A WYSIWIS system holds considerable promise in locational decision-making contexts, because maps are an essential and often requested SDSS decision aid (Armstrong et al., 1991; 1992). Decision-makers, for example, often wish to create maps that show an existing service system and the relationship between supply locations and demand for service. Solutions provided by spatial models (e.g. location-allocation) also are more easily interpreted when viewed as maps (Harris, 1988; Armstrong et al., 1992). Furthermore, maps serve as an effective and data-dense mechanism for exchange of locational scenarios, and consequently, they can serve as the basic "token" of interchange among locational decision-makers as they evaluate and compare scenarios and serve as an effective mechanism for promoting discussion of alternative results. They enable the outcome of a decision process to be modified by unmodeled aspects of the decision. Additional research, however, must be conducted to determine the kinds of map displays that are most effective in communicating spatial information to groups, and whether different kinds of maps are most effective during different stages of group decision-making.

2.2.2 System response

Decision-makers must be provided with the means to interact with problems in near-real-time so that they may visualize the effects of making adjustments to the parameters that define the solution space of a problem. Currently, locational models are so computationally intensive (Armstrong and Densham, 1992) that near-real-time interaction is precluded except for trivial or small problems. Instead, the state-of-the-practice is to create scenarios in what amounts to batch mode because realistic problems require several minutes of execution time, even on the current generation of high-end workstations. Research must be performed to determine how computer architectures can be exploited to improve performance to a level that is required to support true interactive modeling and design of service systems in a group SDSS environment. Such capabilities can be supported by multi-processor systems, in which different processors are assigned specific tasks (e.g. modeling with alternative criteria) that ultimately lead to the creation of a completed scenario. Alternatively, a single locational problem can be decomposed into a set of independent constituent parts to improve solution times through parallel processing (e.g. Armstrong and Densham, 1992). The use of coordinated ensembles of processors (Carriero and Gelernter, 1990; Karp et al., 1993) appears to be especially promising for parallel processing of locational problems. Note, however, that such ensembles will require greatly improved network bandwidth to be effective. Myers (1993) describes one ensemble, as a "metacomputer" that requires a one gigabit-per-second network to link heterogeneous computational resources.
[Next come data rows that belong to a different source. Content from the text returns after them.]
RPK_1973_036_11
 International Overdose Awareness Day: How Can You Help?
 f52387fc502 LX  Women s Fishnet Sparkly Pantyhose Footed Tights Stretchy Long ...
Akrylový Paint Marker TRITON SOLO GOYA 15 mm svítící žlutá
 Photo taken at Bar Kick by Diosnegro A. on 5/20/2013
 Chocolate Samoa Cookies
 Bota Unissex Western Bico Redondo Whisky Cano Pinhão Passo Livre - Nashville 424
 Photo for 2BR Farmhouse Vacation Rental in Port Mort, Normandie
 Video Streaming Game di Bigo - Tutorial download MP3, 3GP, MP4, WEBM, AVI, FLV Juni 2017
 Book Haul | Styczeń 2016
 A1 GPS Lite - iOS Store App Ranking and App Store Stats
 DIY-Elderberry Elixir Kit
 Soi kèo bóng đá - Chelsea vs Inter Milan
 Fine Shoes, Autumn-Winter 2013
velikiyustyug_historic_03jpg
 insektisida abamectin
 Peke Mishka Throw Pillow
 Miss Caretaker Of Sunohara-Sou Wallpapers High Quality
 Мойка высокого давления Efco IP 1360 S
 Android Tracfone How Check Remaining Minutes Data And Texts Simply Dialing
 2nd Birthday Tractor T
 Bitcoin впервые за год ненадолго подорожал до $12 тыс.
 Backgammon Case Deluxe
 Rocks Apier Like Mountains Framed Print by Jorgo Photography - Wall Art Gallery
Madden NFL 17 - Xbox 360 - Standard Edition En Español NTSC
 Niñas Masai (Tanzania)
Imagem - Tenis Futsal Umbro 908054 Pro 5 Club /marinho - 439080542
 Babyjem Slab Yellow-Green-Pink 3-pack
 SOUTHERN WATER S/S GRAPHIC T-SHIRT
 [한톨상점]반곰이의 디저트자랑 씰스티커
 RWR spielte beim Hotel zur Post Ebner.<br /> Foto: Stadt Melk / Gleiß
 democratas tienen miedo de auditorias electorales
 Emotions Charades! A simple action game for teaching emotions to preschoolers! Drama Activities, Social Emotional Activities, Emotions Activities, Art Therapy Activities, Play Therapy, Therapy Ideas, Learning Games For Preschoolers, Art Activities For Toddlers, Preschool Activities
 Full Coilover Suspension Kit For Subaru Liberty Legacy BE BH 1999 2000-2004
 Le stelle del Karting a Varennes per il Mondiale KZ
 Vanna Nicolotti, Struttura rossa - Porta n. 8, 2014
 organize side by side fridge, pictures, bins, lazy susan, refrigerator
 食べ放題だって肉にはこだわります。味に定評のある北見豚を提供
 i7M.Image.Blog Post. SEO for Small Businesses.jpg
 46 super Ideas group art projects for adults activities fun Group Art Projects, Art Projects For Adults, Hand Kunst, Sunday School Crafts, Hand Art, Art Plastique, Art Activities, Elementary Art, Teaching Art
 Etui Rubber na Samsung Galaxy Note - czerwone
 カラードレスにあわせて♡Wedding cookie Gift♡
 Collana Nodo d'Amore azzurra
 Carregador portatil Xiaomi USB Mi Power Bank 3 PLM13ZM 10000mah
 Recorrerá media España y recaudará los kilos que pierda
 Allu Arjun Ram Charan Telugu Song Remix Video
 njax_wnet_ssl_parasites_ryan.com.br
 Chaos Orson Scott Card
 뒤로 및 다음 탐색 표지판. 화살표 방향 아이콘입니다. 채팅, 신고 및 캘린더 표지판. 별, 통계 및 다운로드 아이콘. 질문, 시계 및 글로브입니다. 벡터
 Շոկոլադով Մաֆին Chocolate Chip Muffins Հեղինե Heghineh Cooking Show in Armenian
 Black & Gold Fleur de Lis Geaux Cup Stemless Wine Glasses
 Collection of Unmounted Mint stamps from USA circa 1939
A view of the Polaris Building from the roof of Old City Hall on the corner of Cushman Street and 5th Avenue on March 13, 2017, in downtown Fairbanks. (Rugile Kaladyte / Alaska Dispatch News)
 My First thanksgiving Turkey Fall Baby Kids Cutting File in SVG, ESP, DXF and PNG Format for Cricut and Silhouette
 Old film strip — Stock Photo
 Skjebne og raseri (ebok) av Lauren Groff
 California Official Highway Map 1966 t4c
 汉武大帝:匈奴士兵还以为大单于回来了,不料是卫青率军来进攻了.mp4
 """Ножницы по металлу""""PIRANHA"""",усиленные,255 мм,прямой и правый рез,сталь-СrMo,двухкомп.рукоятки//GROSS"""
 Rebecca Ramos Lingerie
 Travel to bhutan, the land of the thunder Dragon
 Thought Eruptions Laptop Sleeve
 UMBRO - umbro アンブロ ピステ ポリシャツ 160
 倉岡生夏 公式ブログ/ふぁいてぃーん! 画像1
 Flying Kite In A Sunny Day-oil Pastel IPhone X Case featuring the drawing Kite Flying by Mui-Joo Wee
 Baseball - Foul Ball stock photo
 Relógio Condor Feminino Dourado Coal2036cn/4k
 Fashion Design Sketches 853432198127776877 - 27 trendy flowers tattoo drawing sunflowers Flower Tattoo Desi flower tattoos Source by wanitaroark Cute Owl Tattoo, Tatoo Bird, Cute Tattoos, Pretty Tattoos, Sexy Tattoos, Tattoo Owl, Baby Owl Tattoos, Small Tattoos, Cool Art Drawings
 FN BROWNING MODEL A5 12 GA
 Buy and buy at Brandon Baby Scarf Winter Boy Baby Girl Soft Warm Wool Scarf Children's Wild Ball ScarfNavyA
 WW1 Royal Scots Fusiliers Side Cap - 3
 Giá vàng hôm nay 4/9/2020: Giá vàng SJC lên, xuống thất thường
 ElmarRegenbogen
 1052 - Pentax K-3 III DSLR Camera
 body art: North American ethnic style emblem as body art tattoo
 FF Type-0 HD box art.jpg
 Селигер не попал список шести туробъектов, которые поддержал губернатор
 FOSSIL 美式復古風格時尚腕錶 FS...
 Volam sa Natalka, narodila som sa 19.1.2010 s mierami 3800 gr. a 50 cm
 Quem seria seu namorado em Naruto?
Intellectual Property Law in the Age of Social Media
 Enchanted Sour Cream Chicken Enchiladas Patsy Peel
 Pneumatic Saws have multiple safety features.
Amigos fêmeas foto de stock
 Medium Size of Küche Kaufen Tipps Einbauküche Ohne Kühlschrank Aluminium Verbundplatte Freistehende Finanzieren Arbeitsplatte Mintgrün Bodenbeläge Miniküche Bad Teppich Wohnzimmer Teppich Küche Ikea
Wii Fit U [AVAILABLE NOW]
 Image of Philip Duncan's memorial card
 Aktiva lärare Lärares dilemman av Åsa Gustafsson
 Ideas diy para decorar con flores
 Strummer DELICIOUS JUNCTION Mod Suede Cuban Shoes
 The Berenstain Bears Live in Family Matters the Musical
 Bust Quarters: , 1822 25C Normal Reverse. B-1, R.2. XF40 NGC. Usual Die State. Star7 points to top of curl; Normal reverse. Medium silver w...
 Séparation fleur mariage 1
When response times improve to permit real-time interaction, users will be able to manipulate directly two (or perhaps more) parameters or constraints much like a driver simultaneously releases the clutch and presses the accelerator in an automobile with a manual transmission (Armstrong, Densham and Lolonis, 1991). For example, in many analyses the imposition of a maximum travel distance constraint will lead to infeasibility of solutions when there are too few facilities to serve demand. By being able to visualize and evaluate the interplay between these two parameters and how it affects solutions (in this example the size and location of unserved areas), decision-makers will gain new insight into the nature of trade-offs in multi-objective decisions.

2.3 Knowledge-based systems

Although decision-makers are knowledgeable, they typically are not experts in methods of spatial analysis and decision analysis. Consequently, a CSDM environment must actively help decision-makers employ its often complex analytical and evaluative capabilities (Armstrong et al., 1990). One way to provide this assistance is to incorporate knowledge in a CSDM system.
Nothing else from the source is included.